Pynchon's novels -- particularly GR and Lot 49 -- were a major influence on my own intellectual development.

Anonymous said...

"making only the briefest of mentions of Lenin or Bolshevism, and unfavorably."

Can you be surprised, given the actual track record of Bolshevism?

It was a regime which repressed strikes, imposed "dictatorial" managers in industry, abolished military democracy, disbanded and gerrymandered soviets, implemented a dictatorship of the party (and placed it into the heart of its politics), suppressed socialists and anarchists, and so on.

I cannot see how any genuine socialist could view it favourably. The sooner socialists reject the Bolshevik Myth, the more chance we have of building a real alternative to capitalism.

Iain
An Anarchist FAQ

kevin quinn said...

Barkley, thanks for the review. I bought this when it came out but haven't read it yet. I meant to pack it for my week at the beach and forgot it! I loved GR but I also liked *Mason and Dixon* more than the critics seemed to have.

Speaking of big American novels that are "Pynchonesque," I strongly recommend David Foster Wallace's *Infinite Jest*.

Anonymous said...

A nice appreciation. I especially like the finding of 'a day' which he may be said to be against.

Think of joining the W.A.S.T.E pynchon reading list. We have just finished a first reading of AtD since pub.

Best,
mark

rosserjb@jmu.edu said...

Kevin,

Actually I agree. When Mason & Dixon came out and I read it I wrote a much longer review that appeared in a newsletter. I said it was the best since GR, but this one is better. In some ways, I would say the new one combines the themes of M&D, which are very much rooted in US history, with those of GR.

Mark,

Thanks, will see if I can check in sometime, but not today. Gotta run now.

Anonymous said...

It's been a while now since I read AtD, and that combined with the novel's breadth leaves it a bit of a tangled mess in my mind. But several amazing set pieces stick with me: that attack by the ice-beast on the great metropolis, for one, as well as the fleeting, sideways references to a cataclysmic war on the Tien Shen mountains.

It's interesting that you mention character development, Barkley (and I agree with you), because many reviewers have been quite critical of AtD, saying there's not much character depth and no coherent story. They're missing the larger scale on which the story occurs. Pynchon seems more than ever an astonishing historian, someone who ties together social processes and techno-scientific events in a way that reveals their hidden conenctions: bimetallism and the development of optics, post-Michelson-Morley physics with Futurist art. Just like GR did for WW2, he gives you an original and convincing perspective on a fascinating period.

For an Australian reader, the extended US West parts of the novel became a little trying, particularly as it was written in a pulp-pastiche style. But overall I thought this book was second only to GR, better even than M&D.

rosserjb@jmu.edu said...

nick,

I enjoyed the parts you mentioned specifically.

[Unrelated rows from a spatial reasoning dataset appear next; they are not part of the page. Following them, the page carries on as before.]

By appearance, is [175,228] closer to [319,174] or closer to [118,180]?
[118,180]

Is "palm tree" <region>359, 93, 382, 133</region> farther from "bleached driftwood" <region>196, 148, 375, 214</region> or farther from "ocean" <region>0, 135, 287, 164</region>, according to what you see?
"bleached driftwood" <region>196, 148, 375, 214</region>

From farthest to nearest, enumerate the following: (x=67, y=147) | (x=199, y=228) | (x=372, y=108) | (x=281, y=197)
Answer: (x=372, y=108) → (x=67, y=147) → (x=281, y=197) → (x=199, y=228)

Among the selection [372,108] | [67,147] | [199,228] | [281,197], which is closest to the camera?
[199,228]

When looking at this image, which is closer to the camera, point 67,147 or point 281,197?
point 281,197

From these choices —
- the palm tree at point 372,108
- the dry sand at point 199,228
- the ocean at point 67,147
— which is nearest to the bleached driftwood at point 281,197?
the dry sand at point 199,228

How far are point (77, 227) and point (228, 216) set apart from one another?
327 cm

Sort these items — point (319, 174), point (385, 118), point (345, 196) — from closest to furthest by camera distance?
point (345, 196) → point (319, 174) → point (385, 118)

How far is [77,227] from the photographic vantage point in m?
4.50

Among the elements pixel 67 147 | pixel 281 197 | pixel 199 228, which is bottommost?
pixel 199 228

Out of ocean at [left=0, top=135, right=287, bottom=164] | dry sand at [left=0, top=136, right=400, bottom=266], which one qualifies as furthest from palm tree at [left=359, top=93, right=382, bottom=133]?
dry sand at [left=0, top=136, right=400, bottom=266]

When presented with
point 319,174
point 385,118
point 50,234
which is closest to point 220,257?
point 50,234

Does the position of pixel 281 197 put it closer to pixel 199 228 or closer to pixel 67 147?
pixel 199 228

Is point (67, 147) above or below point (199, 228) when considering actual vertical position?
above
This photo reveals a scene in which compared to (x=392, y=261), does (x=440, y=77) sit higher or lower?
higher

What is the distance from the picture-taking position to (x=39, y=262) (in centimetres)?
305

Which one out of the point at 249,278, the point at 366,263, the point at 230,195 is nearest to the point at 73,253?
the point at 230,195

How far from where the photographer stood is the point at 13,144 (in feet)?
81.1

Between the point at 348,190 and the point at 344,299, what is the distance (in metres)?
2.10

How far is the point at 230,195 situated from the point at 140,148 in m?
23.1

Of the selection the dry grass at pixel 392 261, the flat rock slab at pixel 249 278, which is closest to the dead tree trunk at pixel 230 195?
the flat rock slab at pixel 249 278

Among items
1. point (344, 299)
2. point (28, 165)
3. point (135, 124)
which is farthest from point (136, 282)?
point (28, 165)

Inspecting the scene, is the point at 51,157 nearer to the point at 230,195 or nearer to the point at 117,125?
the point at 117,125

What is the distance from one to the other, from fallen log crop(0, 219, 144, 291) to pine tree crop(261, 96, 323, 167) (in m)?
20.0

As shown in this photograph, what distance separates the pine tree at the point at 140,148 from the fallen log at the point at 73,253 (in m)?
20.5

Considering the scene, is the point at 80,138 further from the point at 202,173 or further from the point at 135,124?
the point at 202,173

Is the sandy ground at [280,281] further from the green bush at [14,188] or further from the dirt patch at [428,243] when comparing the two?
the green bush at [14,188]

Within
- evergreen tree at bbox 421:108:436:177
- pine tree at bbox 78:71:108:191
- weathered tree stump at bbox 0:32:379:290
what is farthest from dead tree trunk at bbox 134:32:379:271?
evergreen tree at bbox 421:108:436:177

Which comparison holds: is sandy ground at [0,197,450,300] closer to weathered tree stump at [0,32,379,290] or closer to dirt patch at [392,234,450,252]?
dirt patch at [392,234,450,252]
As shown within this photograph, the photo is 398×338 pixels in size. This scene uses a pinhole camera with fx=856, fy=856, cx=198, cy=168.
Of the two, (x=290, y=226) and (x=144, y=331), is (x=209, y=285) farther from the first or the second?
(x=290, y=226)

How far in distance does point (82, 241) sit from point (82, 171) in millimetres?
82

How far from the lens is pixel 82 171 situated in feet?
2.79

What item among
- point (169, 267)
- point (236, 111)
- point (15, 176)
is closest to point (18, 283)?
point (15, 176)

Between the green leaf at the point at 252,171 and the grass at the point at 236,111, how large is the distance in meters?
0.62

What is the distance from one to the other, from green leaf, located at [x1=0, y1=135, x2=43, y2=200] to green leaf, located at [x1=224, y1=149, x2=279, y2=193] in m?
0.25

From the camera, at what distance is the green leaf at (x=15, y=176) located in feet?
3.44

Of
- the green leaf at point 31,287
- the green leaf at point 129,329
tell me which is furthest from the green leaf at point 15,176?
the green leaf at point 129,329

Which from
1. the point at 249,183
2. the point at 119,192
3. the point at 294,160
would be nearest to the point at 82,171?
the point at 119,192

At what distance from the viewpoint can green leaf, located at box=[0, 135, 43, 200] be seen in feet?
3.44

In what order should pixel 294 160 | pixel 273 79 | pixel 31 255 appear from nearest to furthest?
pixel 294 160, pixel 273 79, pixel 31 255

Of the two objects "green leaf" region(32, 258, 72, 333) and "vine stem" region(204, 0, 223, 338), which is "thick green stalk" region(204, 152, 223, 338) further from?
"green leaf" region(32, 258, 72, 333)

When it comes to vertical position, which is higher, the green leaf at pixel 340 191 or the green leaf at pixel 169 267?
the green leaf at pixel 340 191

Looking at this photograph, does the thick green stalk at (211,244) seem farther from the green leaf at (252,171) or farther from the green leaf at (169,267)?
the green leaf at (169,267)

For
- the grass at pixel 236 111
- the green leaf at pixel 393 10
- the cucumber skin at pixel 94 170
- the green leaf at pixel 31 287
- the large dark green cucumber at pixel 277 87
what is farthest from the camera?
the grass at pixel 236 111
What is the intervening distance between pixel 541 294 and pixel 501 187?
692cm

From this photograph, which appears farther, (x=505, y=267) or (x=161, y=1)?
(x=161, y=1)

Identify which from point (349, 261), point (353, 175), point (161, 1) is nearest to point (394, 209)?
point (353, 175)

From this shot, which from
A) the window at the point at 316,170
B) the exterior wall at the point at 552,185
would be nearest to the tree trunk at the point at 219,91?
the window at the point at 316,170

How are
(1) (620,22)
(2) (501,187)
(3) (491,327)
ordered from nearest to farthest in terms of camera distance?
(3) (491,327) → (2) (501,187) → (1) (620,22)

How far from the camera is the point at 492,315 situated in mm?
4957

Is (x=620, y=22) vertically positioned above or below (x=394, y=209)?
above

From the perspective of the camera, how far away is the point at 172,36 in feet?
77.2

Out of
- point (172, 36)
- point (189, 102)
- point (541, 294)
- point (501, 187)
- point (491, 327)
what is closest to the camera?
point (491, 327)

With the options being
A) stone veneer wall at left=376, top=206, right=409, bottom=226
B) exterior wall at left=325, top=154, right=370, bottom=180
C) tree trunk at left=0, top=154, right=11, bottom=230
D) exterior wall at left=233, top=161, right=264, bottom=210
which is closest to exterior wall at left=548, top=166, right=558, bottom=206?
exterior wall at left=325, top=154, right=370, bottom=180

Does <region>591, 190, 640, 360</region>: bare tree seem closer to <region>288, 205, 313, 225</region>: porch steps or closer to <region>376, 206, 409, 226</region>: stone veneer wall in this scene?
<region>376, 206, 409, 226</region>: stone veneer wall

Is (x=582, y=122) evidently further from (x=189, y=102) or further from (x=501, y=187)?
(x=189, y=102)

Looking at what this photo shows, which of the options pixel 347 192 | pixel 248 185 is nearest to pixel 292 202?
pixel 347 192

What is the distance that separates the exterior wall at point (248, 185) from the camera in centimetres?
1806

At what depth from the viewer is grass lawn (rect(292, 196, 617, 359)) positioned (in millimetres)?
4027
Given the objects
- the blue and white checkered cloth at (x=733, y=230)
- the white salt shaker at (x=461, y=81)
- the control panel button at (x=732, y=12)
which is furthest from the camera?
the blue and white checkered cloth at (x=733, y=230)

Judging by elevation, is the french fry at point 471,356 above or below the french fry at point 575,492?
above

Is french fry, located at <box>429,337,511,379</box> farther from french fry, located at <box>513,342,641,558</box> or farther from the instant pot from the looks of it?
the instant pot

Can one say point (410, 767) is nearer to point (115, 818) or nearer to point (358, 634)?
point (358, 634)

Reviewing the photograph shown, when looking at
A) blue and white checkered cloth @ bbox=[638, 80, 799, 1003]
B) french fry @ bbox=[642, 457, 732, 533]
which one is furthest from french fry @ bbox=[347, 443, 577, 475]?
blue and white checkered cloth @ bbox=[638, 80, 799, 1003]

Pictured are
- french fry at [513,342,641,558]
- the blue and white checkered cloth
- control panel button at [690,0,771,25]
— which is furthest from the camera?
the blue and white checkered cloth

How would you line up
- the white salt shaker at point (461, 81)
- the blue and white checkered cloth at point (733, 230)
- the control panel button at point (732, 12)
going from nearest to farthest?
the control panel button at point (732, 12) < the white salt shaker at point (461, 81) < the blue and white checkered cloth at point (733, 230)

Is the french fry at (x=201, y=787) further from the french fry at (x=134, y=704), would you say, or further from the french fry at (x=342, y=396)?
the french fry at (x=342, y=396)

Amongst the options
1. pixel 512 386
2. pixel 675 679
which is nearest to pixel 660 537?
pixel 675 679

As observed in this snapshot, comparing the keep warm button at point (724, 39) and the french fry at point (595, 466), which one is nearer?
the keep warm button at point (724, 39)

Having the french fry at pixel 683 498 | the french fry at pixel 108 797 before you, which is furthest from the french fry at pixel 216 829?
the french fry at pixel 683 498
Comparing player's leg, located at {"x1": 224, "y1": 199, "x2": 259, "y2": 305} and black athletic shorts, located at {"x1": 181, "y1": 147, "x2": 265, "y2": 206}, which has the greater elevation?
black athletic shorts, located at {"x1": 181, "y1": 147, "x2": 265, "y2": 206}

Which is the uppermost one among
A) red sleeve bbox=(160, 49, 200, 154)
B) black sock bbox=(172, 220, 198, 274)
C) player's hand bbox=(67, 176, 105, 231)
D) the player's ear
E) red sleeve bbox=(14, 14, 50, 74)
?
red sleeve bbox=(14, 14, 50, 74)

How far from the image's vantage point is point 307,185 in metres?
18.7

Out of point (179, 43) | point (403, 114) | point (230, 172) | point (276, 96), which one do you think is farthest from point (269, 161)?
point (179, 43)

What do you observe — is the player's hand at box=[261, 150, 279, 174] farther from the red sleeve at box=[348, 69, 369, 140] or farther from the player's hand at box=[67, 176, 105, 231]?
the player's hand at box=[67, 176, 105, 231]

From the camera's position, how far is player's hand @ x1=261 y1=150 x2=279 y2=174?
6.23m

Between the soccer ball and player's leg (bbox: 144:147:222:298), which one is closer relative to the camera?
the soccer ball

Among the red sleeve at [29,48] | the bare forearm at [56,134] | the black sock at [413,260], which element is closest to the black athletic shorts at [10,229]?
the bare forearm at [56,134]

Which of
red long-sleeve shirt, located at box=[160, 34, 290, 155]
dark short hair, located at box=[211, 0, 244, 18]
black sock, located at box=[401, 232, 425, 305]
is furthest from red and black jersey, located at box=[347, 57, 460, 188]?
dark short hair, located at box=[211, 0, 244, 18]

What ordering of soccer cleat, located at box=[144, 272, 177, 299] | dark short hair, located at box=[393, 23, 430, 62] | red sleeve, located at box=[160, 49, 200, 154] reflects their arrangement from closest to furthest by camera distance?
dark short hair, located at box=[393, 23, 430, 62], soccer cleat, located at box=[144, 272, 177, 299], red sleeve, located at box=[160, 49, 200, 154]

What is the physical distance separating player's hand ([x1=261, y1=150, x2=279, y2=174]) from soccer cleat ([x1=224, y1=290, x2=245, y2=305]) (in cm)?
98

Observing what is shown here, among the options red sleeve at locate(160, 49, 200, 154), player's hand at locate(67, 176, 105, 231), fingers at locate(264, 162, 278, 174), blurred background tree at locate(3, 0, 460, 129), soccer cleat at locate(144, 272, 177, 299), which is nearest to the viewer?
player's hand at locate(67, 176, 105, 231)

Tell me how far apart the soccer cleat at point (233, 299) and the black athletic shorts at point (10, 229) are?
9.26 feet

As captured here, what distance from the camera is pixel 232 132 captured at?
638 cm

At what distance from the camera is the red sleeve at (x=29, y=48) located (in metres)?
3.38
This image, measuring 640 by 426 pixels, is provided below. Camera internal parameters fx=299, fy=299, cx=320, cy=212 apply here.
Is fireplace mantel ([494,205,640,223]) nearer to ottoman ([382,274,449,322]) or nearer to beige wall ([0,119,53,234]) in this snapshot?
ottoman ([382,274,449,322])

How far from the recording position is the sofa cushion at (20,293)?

Regarding the long passages in the US West, I would agree that at times they got to be a bit much. However, I think they were partly tied to his efforts at character development, which, even if still deemed insufficient by critics, went well beyond anything in any of his previous books, depended on this extended discussion of the US West as that was where this main family of characters (whose father was a pretty heavy duty anarchist) were located.

Anonymous said...

I must find a copy of AtD. But I must also disagree with you on Vineland. I remember staying up all night reading it back in 1990 or 1991, in paperback. Even then, I though, Gravity's Rainbow meets Neuromancer.